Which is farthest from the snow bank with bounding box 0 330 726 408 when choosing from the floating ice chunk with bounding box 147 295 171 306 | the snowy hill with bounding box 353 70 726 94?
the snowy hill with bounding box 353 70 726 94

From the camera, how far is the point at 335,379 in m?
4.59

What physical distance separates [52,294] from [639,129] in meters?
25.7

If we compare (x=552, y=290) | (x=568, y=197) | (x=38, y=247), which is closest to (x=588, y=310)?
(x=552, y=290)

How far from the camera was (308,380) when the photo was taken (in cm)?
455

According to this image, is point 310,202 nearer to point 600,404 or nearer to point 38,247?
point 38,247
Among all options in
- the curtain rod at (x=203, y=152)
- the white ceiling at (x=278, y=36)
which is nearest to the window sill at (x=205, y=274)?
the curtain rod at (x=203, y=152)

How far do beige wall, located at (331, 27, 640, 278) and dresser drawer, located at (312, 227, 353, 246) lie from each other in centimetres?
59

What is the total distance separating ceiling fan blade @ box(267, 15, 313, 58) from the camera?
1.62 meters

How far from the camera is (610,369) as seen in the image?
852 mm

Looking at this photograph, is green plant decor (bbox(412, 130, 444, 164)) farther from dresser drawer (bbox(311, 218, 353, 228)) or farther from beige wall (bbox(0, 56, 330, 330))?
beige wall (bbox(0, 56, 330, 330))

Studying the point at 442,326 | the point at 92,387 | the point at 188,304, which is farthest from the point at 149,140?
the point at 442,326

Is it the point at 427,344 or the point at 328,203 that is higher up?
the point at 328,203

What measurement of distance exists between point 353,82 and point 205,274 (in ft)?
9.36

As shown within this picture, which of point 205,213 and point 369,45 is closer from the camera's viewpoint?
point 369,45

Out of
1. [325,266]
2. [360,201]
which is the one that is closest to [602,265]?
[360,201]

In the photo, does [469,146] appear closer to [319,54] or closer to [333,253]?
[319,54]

▶ **Work to be completed**
Please recast the items from the line with "According to this" up to and including the line with "1.62 meters" as a two-column CSV with the headers item and answer. Give one row per item, put each field in quotation marks, and replace any line breaks with spaces.

▶ **Answer to the problem**
item,answer
"According to this image, is point 310,202 nearer to point 600,404 or nearer to point 38,247?","point 38,247"
"Among all options in - the curtain rod at (x=203, y=152) - the white ceiling at (x=278, y=36) which is nearest to the window sill at (x=205, y=274)?","the curtain rod at (x=203, y=152)"
"How far do beige wall, located at (331, 27, 640, 278) and dresser drawer, located at (312, 227, 353, 246) lie from each other in centimetres?","59"
"What is the total distance separating ceiling fan blade @ box(267, 15, 313, 58) from the camera?","1.62 meters"